-------- EXTRAIT --------
J’ai toujours un peu de mal à assumer socialement mon niveau de salaire et le fait qu’un quart de mes revenus soit issu des prestations sociales. C’est lié à la fois au regard porté par la société sur ces « assistés » (j’insiste sur les guillemets) dont je fais partie, donc, mais aussi à un lien plus profond entre réussite financière et réussite sociale, notamment vis-à-vis de ma famille et encore plus dans une situation où je développe ma propre activité. Alors que par ailleurs, je défends des valeurs de solidarité et d’équité, je me dis que sur ce sujet je suis bien perméable aux discours néolibéraux sur la réussite individuelle !
--------
=== CONSIGNE A ===
Pour chaque affirmation, dites si elle concorde avec l'extrait sur les revenus en répondant oui ou non, puis citez à l'identique les mots de l'extrait qui tranchent.
(i) Un quart des revenus de la personne qui écrit provient des prestations sociales.
(ii) La personne qui écrit rejette les valeurs de solidarité.
(iii) La personne qui écrit affirme assumer sans difficulté son niveau de salaire.
=== CONSIGNE B ===
Répondez brièvement à ces questions sur l'extrait sur les revenus.
(i) Quelle part des revenus provient des prestations sociales ?
(ii) Quel mot la personne qui écrit place-t-elle entre guillemets ?
(iii) À quels discours se dit-elle perméable ?
=== CONSIGNE C ===
Prolongez l'extrait sur les revenus à la suite de sa dernière phrase, s'il vous plaît.
-------- LIGNES FOURNIES --------
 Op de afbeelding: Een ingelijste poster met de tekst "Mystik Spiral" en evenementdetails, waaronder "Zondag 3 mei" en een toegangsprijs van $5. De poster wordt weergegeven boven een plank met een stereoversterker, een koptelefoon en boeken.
--------
-------- LIGNES FOURNIES --------
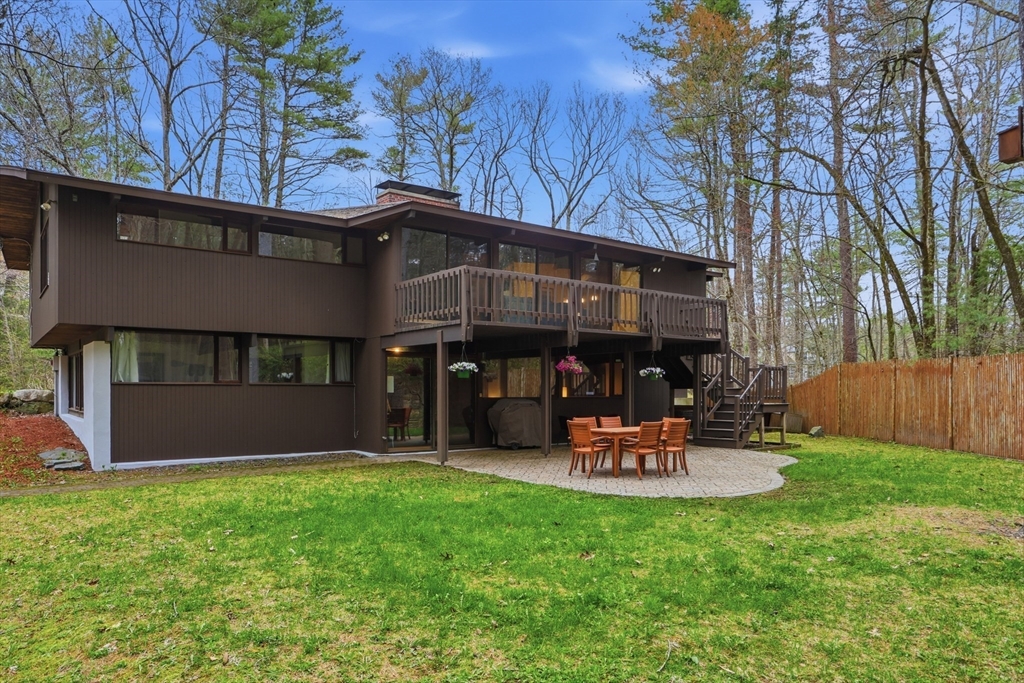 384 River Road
--------
=== RÉPONSE A ===
(i) Oui : « un quart de mes revenus soit issu des prestations sociales »
(ii) Non : « je défends des valeurs de solidarité et d’équité »
(iii) Non : « J’ai toujours un peu de mal à assumer socialement mon niveau de salaire »

=== RÉPONSE B ===
(i) Un quart.
(ii) « assistés »
(iii) Aux discours néolibéraux sur la réussite individuelle.

=== RÉPONSE C ===
L’Établi existe depuis un peu plus de deux ans, nous sommes encore en phase de développement, mais nous ne sommes pas sûr·es de nous dégager nos salaires idéaux en 2024. Ça ne dépend pas uniquement de nous, mais aussi de combien nos client·es sont en capacité de nous payer et plus largement de la valeur économique de nos activités.

Le tarif militant

Il y a quelques mois, j’ai passé un week-end à former des militantes du Planning familial du Morbihan sur les problématiques de discrimination et de réseaux sociaux. On y a parlé biais des algorithmes, cybersexisme, outils et posture. J’ai vraiment eu la sensation d’être au juste endroit, au croisement entre féminisme et technocritique. Sauf que. Si le Planning avait dû me payer mon tarif habituel, ma prestation elle-même aurait englouti quasiment leur budget annuel de formation. Nous avons donc convenu d’un tarif militant, de l’ordre de la moitié du tarif habituel, avec un hébergement chez l’habitante.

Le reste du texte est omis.